You can mount wubi's root.disk from a live installer or once you get Lubuntu booting from it.

flooo2
October 23rd, 2014, 04:12 AM
My intel chipset is:

- VGA-compatible graphic controller and host bridge = Intel Corporation Mobile 4 Series Chipset Integrated Graphics Controller (rev 07)
- all the rest (USB, audio, PCI, SATA, etc.) = Intel Corporation 82801I (ICH9 Family)
- CPU = Intel(R) Core(TM)2 Duo CPU P8700 @ 2.53GHz

I tried most combinations of one of the above video options and additional settings (acpi, etc.), but still no change: the boot trace always stops after USB detection... then no activity at all (HDD light off, nothing moves even if I wait).

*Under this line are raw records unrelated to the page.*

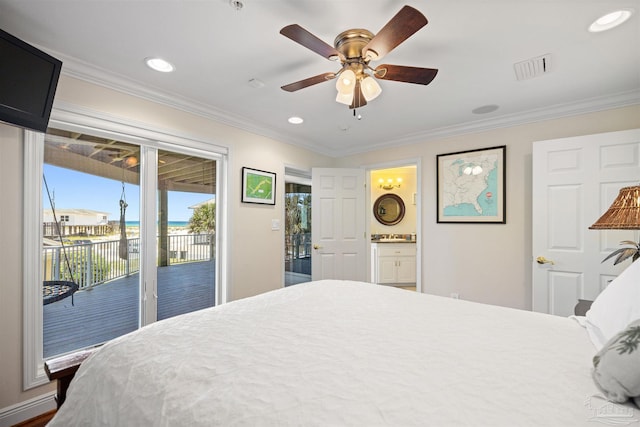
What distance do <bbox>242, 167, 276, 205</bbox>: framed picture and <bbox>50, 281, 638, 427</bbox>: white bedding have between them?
82.1 inches

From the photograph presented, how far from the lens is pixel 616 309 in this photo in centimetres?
97

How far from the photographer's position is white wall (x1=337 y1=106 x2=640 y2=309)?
286 centimetres

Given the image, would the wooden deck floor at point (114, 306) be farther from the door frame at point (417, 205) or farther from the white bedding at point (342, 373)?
the door frame at point (417, 205)

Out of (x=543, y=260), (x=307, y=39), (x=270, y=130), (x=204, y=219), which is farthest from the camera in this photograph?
(x=270, y=130)

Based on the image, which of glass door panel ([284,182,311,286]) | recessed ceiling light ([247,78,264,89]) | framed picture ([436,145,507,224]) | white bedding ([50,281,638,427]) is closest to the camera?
white bedding ([50,281,638,427])

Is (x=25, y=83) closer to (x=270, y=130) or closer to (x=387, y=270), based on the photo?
(x=270, y=130)

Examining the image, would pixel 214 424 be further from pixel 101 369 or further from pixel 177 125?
pixel 177 125

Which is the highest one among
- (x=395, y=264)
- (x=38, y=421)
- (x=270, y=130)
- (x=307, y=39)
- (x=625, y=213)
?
(x=270, y=130)

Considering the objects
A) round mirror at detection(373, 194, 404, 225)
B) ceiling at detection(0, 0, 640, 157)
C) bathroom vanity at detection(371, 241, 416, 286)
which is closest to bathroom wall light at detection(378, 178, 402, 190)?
round mirror at detection(373, 194, 404, 225)

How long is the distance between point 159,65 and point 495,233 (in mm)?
3610

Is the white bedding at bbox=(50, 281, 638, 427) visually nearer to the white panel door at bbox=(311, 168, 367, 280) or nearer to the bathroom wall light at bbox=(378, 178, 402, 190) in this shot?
the white panel door at bbox=(311, 168, 367, 280)

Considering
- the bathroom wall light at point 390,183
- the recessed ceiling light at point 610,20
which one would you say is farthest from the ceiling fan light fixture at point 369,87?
the bathroom wall light at point 390,183

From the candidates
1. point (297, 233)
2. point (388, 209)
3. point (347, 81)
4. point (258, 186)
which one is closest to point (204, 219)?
point (258, 186)

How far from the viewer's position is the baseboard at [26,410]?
5.82ft
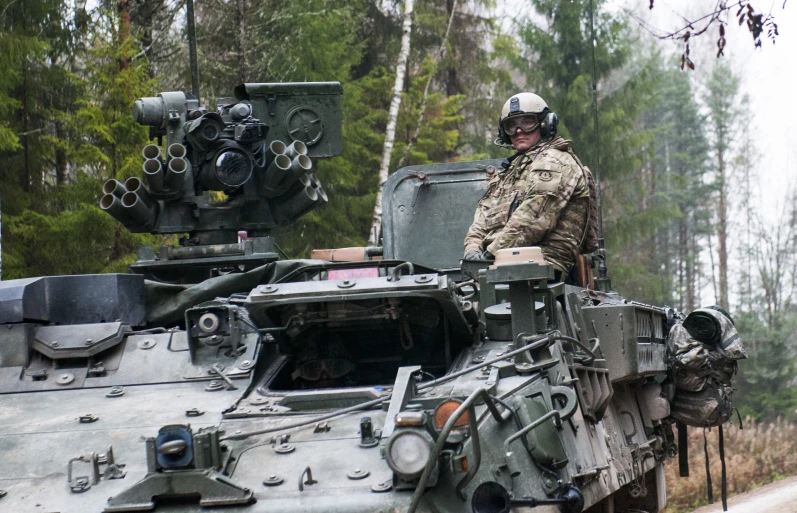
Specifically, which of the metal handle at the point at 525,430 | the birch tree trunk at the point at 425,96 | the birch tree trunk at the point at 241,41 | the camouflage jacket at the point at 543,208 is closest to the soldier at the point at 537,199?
the camouflage jacket at the point at 543,208

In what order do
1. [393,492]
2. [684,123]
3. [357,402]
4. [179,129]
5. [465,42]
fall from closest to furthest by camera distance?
[393,492] → [357,402] → [179,129] → [465,42] → [684,123]

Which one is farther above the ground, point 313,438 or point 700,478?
point 313,438

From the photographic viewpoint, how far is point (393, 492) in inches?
195

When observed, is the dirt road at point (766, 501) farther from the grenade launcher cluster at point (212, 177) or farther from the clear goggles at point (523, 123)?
the grenade launcher cluster at point (212, 177)

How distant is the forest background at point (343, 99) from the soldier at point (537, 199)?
592cm

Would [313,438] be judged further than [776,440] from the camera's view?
No

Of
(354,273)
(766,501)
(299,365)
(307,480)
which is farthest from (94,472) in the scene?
(766,501)

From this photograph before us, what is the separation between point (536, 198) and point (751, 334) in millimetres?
17962

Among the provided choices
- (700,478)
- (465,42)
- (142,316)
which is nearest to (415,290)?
(142,316)

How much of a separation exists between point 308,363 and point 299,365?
0.22ft

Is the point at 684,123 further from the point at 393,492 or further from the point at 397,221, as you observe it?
the point at 393,492

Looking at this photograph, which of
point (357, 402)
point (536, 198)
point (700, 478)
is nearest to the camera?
point (357, 402)

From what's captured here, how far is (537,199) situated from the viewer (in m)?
7.63

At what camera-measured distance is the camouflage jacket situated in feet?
24.9
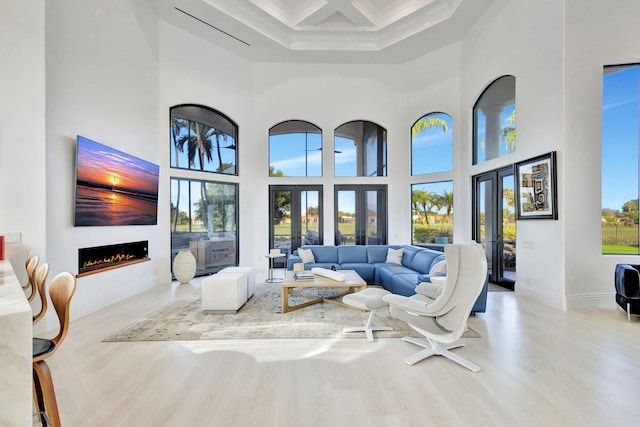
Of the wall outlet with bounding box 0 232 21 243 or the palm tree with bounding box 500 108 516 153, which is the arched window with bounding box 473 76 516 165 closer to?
the palm tree with bounding box 500 108 516 153

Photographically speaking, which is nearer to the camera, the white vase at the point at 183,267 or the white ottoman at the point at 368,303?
the white ottoman at the point at 368,303

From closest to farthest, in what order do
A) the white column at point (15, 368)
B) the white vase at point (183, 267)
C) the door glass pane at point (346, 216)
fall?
the white column at point (15, 368), the white vase at point (183, 267), the door glass pane at point (346, 216)

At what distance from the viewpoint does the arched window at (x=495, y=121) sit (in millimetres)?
5641

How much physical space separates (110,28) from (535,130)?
23.1ft

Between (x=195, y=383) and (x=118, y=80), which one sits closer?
(x=195, y=383)

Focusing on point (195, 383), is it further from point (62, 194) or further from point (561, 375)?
point (62, 194)

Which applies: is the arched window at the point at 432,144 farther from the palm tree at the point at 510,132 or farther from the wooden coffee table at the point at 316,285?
the wooden coffee table at the point at 316,285

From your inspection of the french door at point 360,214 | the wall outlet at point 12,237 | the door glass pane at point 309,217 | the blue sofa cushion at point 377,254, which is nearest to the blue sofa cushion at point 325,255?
the blue sofa cushion at point 377,254

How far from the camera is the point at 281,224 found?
315 inches

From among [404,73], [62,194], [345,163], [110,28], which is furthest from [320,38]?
[62,194]

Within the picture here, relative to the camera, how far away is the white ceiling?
6070 millimetres

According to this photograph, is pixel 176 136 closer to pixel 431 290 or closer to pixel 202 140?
pixel 202 140

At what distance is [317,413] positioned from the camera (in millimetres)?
1997

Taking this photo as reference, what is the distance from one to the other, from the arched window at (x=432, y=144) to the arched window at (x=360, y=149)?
2.66 ft
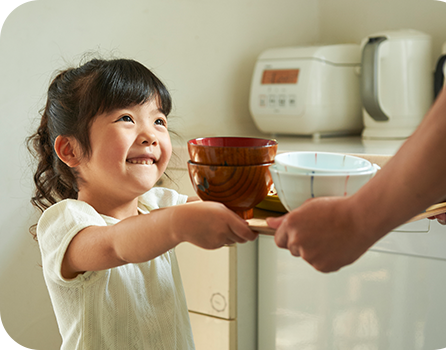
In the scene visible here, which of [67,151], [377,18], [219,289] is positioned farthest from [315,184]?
[377,18]

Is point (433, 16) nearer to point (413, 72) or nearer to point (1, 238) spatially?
point (413, 72)

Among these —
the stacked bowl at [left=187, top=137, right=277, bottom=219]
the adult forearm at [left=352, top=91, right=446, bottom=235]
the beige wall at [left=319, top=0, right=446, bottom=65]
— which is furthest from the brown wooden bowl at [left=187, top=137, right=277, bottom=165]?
the beige wall at [left=319, top=0, right=446, bottom=65]

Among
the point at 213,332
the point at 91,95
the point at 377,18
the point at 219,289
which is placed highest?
the point at 377,18

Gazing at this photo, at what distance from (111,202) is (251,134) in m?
1.04

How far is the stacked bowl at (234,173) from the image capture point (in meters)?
0.52

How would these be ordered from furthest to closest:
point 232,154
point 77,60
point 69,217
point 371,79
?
1. point 371,79
2. point 77,60
3. point 69,217
4. point 232,154

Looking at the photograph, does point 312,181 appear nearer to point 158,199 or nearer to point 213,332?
point 158,199

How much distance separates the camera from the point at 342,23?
1.85m

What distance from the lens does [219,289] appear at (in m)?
1.24

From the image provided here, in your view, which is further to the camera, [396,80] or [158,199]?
[396,80]

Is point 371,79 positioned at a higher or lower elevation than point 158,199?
higher

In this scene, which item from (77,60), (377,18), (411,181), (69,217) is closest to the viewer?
(411,181)

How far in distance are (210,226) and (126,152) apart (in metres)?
0.22

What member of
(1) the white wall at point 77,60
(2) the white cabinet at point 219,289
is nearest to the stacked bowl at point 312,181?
(2) the white cabinet at point 219,289
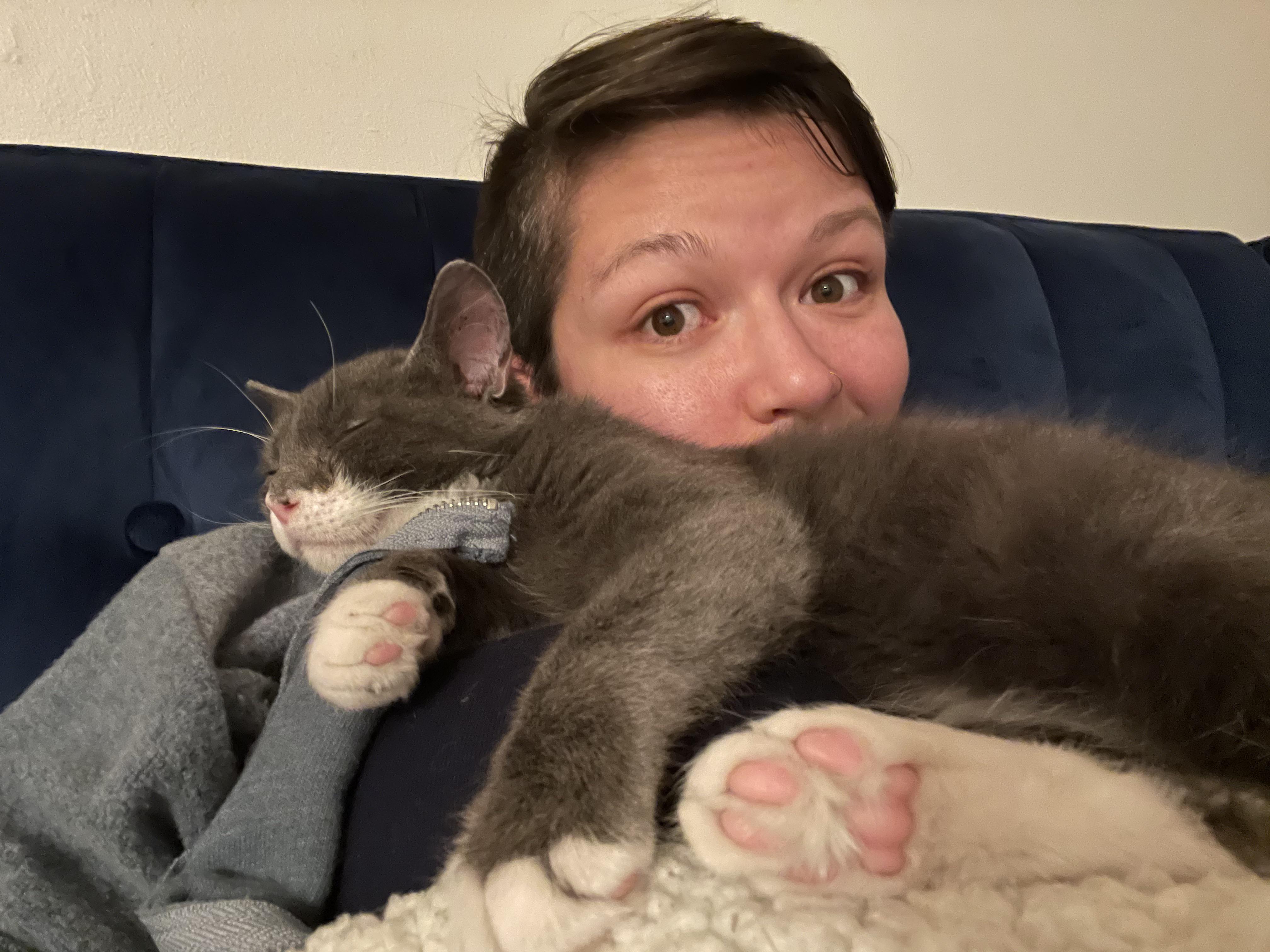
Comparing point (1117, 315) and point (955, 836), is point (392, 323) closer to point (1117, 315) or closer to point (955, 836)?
point (955, 836)

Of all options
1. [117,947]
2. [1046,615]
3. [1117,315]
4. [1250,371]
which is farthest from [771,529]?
[1250,371]

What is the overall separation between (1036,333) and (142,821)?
7.94 feet

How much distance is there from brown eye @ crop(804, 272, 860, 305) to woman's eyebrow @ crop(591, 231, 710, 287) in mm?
248

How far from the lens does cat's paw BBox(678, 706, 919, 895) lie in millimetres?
508

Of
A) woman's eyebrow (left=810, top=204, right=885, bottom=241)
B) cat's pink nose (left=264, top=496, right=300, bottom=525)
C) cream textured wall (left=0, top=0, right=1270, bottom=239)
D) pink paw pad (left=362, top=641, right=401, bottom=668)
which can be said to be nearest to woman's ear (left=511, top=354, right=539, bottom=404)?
cat's pink nose (left=264, top=496, right=300, bottom=525)

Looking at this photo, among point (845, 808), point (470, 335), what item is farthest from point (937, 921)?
point (470, 335)

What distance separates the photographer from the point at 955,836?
0.57 m

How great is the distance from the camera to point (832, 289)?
132 centimetres

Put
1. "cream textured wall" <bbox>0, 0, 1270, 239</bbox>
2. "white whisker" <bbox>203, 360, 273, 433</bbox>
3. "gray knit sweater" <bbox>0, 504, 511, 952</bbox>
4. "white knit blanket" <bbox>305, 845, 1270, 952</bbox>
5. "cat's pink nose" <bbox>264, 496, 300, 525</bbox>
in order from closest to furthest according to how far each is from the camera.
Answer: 1. "white knit blanket" <bbox>305, 845, 1270, 952</bbox>
2. "gray knit sweater" <bbox>0, 504, 511, 952</bbox>
3. "cat's pink nose" <bbox>264, 496, 300, 525</bbox>
4. "white whisker" <bbox>203, 360, 273, 433</bbox>
5. "cream textured wall" <bbox>0, 0, 1270, 239</bbox>

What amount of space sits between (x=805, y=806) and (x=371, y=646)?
44cm

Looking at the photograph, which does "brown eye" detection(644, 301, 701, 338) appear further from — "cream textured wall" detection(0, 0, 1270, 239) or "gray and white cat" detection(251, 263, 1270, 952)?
"cream textured wall" detection(0, 0, 1270, 239)

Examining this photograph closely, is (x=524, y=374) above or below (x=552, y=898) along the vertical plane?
above

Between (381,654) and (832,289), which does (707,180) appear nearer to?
(832,289)

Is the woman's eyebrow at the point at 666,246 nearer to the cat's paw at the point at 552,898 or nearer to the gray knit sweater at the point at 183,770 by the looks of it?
the gray knit sweater at the point at 183,770
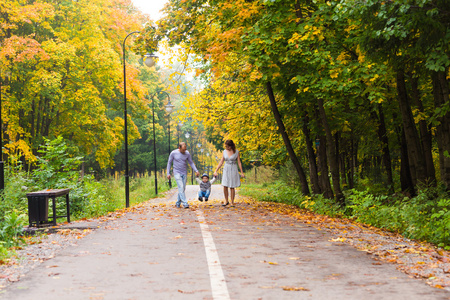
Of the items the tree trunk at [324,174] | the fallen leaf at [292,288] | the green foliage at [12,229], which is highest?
the tree trunk at [324,174]

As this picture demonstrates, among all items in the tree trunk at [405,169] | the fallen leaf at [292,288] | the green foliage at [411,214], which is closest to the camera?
the fallen leaf at [292,288]

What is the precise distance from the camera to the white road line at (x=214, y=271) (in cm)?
490

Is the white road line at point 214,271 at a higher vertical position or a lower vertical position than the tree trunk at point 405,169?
lower

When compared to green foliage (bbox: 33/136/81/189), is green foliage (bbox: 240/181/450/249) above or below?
below

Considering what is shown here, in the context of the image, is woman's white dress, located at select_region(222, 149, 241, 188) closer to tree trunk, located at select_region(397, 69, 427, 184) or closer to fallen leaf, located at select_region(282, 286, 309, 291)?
tree trunk, located at select_region(397, 69, 427, 184)

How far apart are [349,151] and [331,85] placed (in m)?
13.8

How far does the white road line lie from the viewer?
4.90m

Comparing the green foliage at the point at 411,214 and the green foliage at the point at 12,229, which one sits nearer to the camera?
the green foliage at the point at 12,229

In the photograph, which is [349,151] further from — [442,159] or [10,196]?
[10,196]

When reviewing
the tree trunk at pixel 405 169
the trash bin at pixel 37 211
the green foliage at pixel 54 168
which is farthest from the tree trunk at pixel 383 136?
the trash bin at pixel 37 211

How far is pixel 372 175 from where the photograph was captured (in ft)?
77.3

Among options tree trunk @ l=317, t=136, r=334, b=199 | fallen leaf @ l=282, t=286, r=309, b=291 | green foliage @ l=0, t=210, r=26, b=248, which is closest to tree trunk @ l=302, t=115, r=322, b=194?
tree trunk @ l=317, t=136, r=334, b=199

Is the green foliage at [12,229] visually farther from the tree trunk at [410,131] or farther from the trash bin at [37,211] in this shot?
the tree trunk at [410,131]

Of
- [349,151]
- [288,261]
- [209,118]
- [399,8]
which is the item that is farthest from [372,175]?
[288,261]
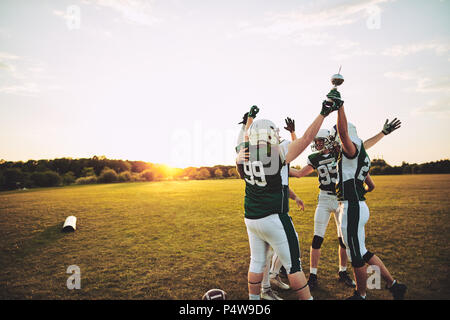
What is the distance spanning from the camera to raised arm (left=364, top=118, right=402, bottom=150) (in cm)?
453

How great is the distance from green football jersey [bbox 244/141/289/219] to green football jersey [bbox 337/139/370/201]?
137 cm

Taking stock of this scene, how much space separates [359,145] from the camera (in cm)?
400

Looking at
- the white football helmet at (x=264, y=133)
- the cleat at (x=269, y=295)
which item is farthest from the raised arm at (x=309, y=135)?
the cleat at (x=269, y=295)

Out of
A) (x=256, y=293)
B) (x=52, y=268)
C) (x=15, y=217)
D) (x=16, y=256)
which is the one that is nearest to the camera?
(x=256, y=293)

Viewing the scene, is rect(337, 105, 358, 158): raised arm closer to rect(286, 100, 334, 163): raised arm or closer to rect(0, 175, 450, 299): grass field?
rect(286, 100, 334, 163): raised arm

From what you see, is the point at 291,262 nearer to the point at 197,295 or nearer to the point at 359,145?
the point at 359,145

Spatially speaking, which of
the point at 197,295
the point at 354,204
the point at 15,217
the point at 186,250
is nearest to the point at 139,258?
the point at 186,250

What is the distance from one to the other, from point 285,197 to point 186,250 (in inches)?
203

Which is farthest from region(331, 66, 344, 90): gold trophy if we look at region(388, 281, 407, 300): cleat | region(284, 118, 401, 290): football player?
region(388, 281, 407, 300): cleat

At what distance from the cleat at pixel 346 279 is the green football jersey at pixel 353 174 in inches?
80.6

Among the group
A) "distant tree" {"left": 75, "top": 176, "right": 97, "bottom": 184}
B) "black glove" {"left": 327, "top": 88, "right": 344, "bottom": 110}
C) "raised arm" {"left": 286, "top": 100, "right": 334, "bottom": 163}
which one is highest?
"black glove" {"left": 327, "top": 88, "right": 344, "bottom": 110}

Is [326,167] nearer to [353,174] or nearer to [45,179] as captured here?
[353,174]

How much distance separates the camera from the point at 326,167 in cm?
515

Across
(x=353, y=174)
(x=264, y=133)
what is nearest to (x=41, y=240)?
(x=264, y=133)
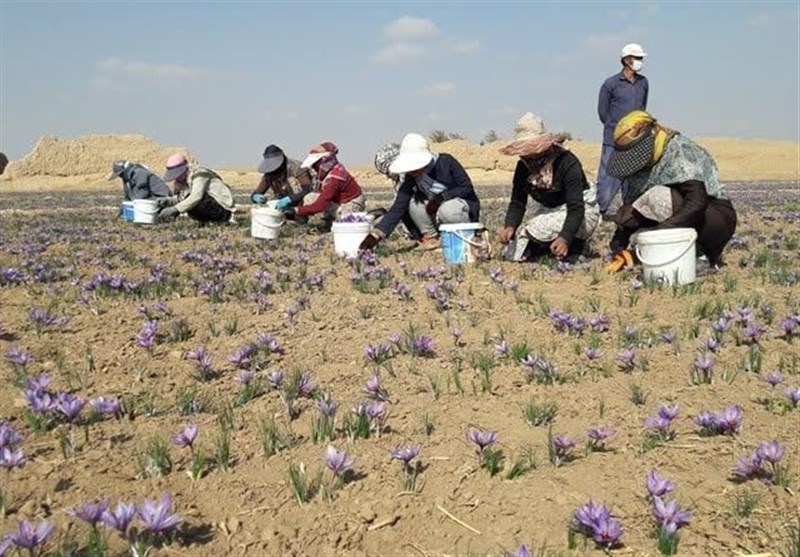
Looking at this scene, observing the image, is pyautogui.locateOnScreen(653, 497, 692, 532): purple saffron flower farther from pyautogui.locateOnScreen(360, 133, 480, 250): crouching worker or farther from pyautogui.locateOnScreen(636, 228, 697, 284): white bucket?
pyautogui.locateOnScreen(360, 133, 480, 250): crouching worker

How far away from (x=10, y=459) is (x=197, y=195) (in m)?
9.93

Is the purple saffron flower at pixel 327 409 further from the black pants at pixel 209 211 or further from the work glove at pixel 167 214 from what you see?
the black pants at pixel 209 211

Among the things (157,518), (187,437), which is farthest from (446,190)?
(157,518)

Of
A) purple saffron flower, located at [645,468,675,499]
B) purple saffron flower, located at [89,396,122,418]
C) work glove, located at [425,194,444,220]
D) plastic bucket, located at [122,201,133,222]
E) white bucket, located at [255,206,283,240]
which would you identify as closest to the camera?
purple saffron flower, located at [645,468,675,499]

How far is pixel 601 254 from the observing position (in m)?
8.67

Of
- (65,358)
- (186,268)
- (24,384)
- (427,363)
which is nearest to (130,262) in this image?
(186,268)

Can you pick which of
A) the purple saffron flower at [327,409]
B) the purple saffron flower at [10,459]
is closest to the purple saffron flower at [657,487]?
the purple saffron flower at [327,409]

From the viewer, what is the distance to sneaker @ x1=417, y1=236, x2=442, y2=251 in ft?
30.9

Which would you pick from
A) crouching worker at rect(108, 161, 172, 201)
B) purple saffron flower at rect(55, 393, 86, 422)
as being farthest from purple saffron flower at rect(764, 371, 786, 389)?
crouching worker at rect(108, 161, 172, 201)

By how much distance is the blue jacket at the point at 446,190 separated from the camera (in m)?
8.75

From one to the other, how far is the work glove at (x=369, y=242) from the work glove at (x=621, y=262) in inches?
104

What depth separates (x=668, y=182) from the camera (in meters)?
6.78

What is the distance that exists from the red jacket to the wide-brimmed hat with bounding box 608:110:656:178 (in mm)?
4806

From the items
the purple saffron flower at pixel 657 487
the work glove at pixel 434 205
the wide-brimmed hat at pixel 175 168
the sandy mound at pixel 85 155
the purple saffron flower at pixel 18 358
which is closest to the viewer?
the purple saffron flower at pixel 657 487
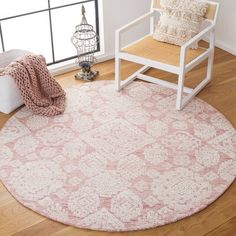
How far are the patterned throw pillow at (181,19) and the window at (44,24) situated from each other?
750 millimetres

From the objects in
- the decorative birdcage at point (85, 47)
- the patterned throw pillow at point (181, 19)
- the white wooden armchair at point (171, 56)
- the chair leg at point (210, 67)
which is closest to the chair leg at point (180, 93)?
the white wooden armchair at point (171, 56)

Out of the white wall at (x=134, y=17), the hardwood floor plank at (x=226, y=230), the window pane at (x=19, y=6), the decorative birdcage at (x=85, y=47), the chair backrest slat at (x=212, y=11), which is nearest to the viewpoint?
the hardwood floor plank at (x=226, y=230)

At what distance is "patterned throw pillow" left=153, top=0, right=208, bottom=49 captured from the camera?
349 cm

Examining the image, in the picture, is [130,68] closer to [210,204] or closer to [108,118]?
[108,118]

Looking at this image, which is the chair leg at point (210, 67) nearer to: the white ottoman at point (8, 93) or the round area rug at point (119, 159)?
the round area rug at point (119, 159)

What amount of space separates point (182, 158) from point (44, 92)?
1.18 meters

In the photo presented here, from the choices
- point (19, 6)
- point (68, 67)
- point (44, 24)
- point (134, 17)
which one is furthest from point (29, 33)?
point (134, 17)

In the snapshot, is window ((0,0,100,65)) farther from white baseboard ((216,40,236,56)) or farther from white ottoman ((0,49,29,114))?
white baseboard ((216,40,236,56))

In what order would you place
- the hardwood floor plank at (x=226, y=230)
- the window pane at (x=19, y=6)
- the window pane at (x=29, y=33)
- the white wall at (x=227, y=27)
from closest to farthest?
1. the hardwood floor plank at (x=226, y=230)
2. the window pane at (x=19, y=6)
3. the window pane at (x=29, y=33)
4. the white wall at (x=227, y=27)

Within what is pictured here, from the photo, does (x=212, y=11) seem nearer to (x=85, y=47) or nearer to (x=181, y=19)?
(x=181, y=19)

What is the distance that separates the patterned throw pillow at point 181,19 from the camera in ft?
11.5

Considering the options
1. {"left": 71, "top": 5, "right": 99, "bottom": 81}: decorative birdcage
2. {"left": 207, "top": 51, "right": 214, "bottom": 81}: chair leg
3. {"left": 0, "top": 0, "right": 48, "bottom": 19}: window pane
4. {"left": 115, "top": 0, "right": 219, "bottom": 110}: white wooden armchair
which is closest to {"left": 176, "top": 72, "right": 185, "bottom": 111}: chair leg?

I don't understand what's wrong...

Also, I tried to mount wubi's root.disk from the live installer (my Unetbootin USB Lubuntu 14 drive), but I didn't manage... I even tried with VirtualBox but it doesn't seem possible (I found a few posts about this reporting experiments that might work but are not worth the trouble).
How would you do it?

oldfred
October 23rd, 2014, 02:52 PM
i have seen these:
How-to: Recover files from Wubi install with LiveCD
http://neosmart.net/forums/showthread.php?t=5004
Mount Wubi Disk from Linux mount old wubi in new install
mount ntfs partition first:
http://ubuntuforums.org/showthread.php?t=1037874
mkdir /mnt/windows
mount -o loop /mnt/windows/ubuntu/disks/root.disk /mnt/ubuntu

http://ubuntu-with-wubi.blogspot.ca/2011/08/missing-rootdisk.html
sudo mkdir /media/win
sudo mount /dev/sda1 /media/win
sudo fsck /media/win/ubuntu/disks/root.disk
Then check if you can mount it & read it:
sudo mount -o loop /media/win/ubuntu/disks/root.disk /mnt

flooo2
October 23rd, 2014, 02:55 PM
Oh ok, this is accessing the files... what I need is running/booting the image.

oldfred
October 23rd, 2014, 02:59 PM
This was by the member who created the bootinfoscript. I think he just wanted to prove that you could use grub to boot many things including wubi.

See also this thread, you technically do not need windows to use wubi.
Posts by meierfra. to use grub2 to directly boot wubi
http://ubuntuforums.org/showthread.php?p=8903013

You can just boot it from grub2 menu entry also.